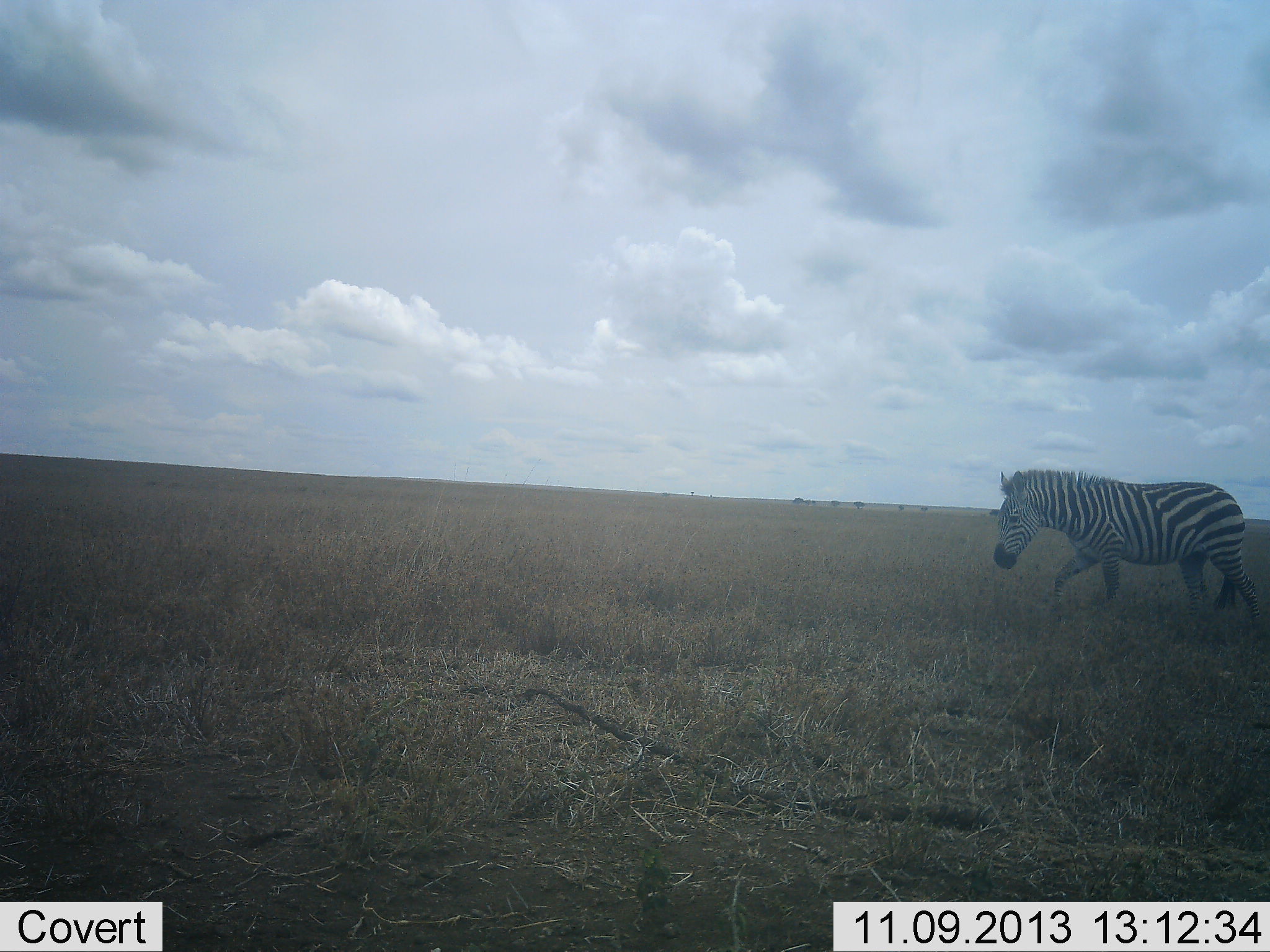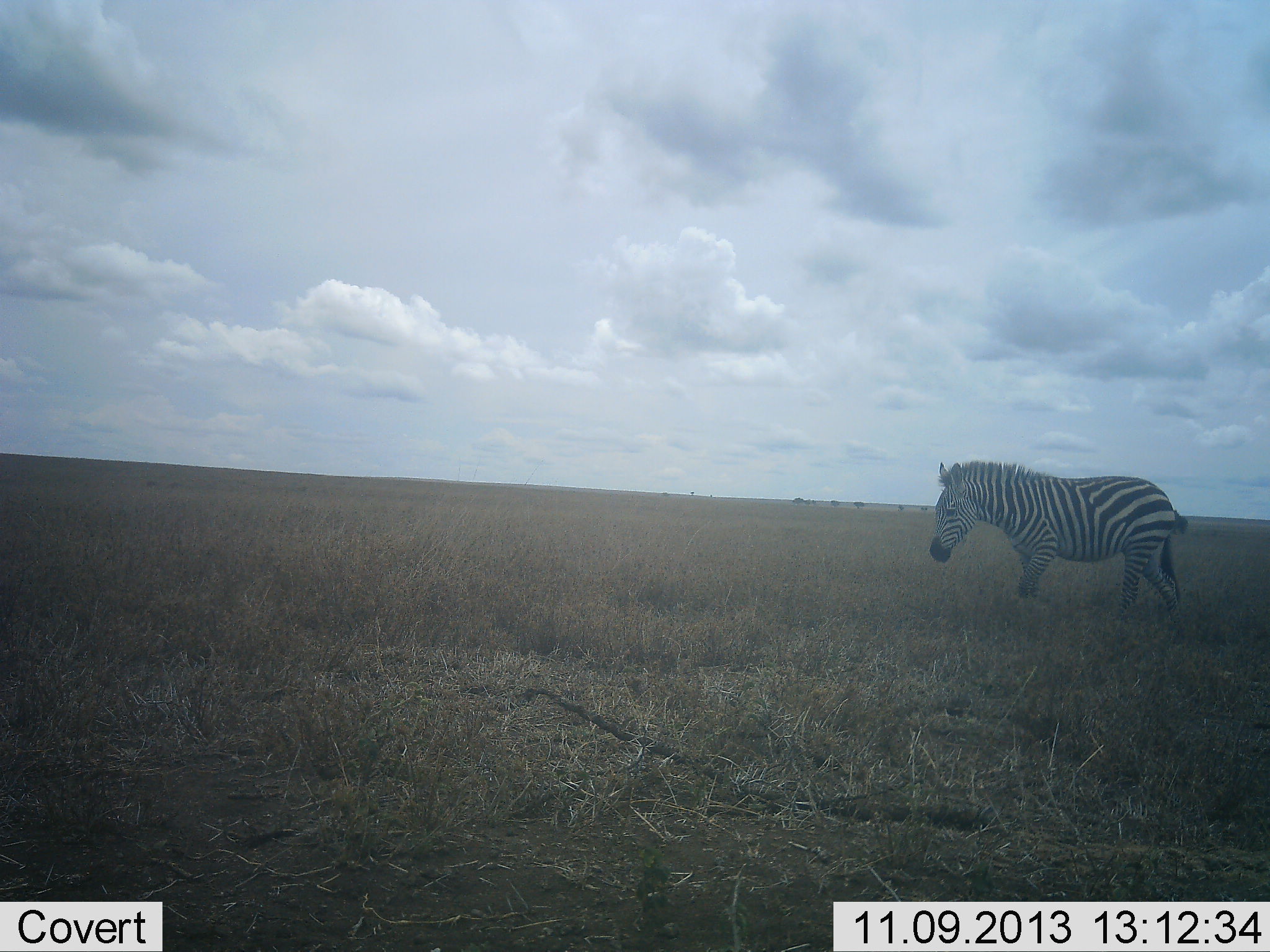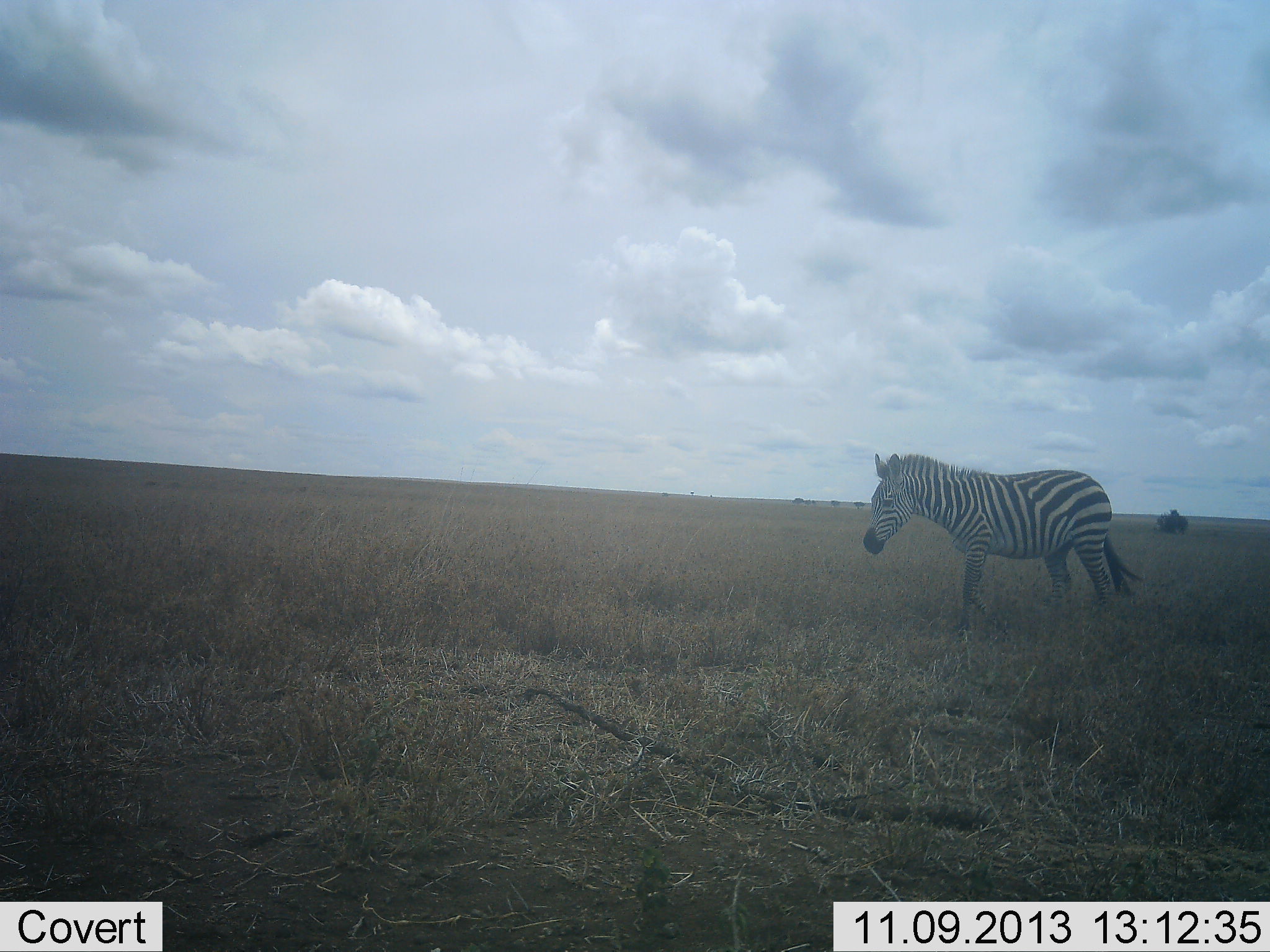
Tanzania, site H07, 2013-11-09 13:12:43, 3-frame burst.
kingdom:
- - - - -
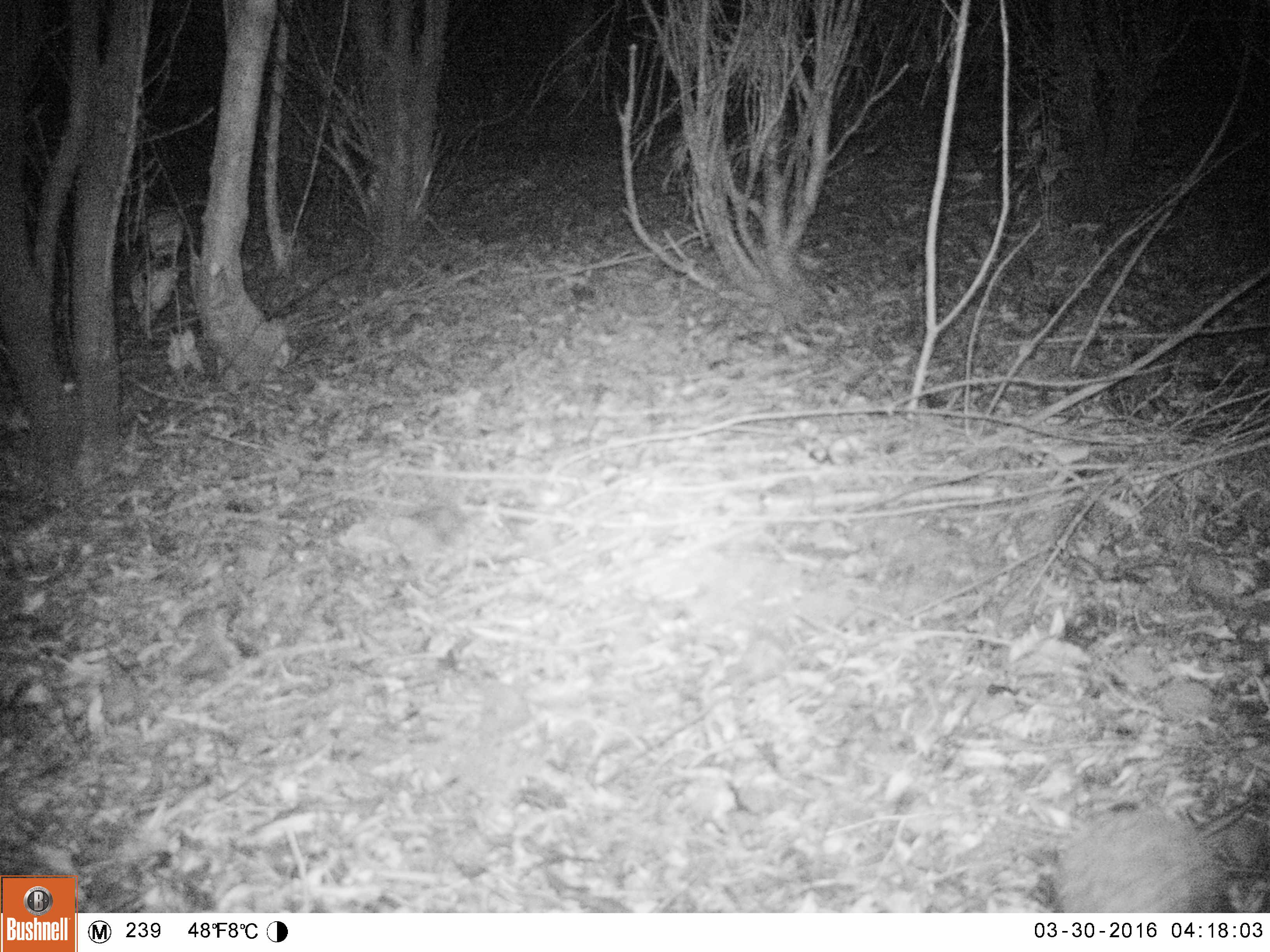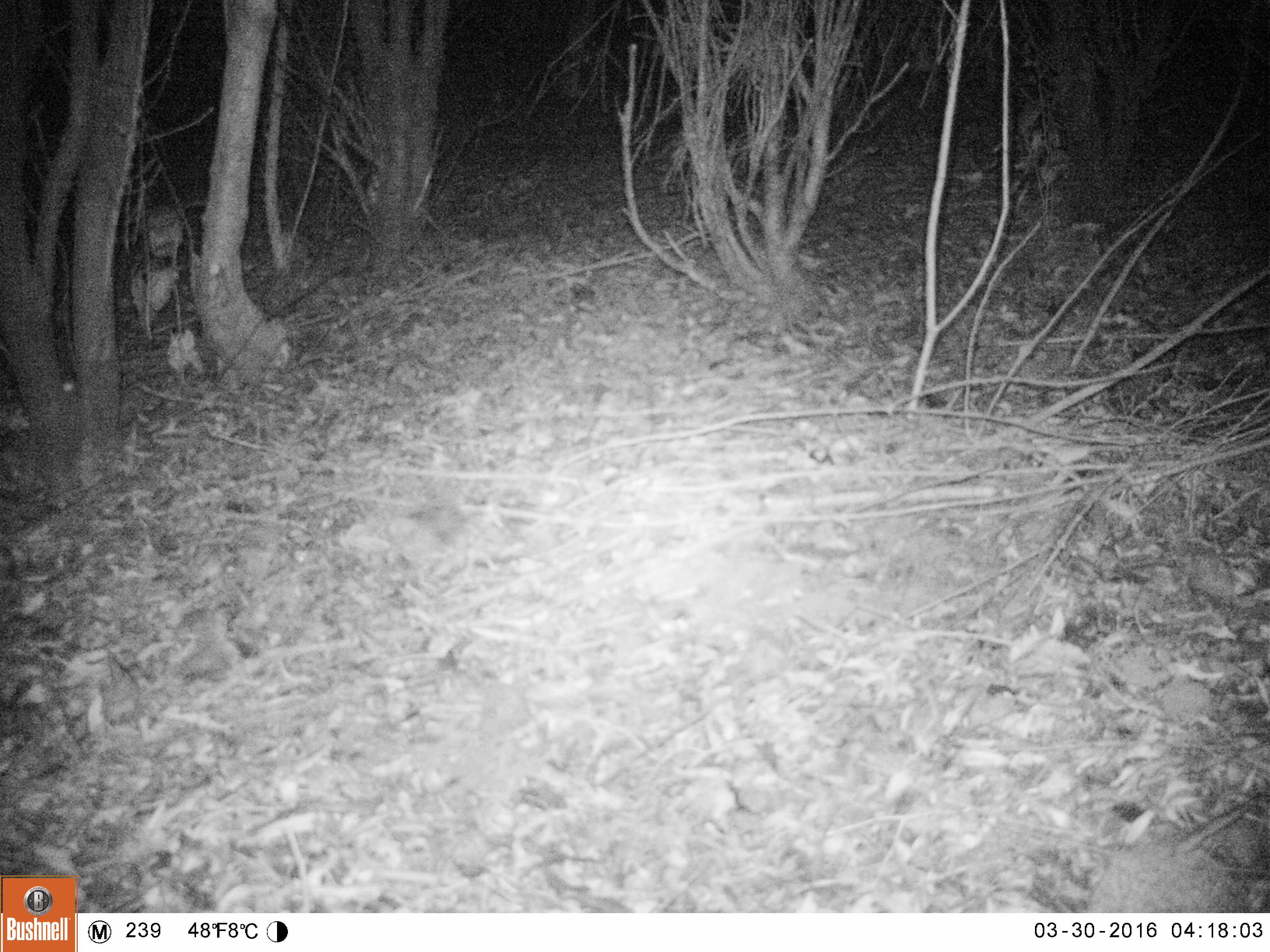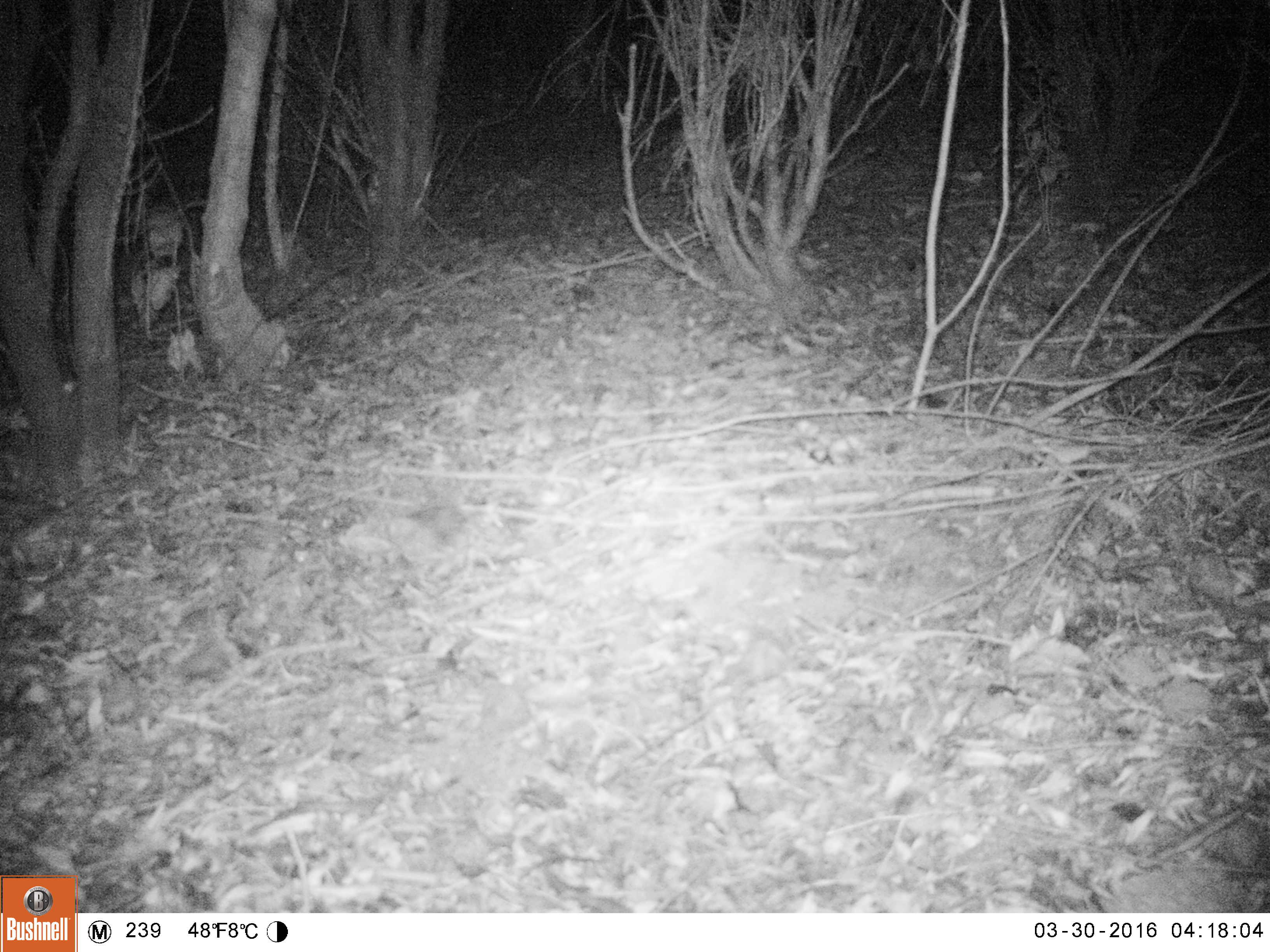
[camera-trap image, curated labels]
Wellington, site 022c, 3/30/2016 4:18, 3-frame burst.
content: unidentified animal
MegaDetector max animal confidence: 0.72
- - - - -
Copy every line where the word "frame" is present in the entries above.

Tanzania, site H07, 2013-11-09 13:12:43, 3-frame burst.
Wellington, site 022c, 3/30/2016 4:18, 3-frame burst.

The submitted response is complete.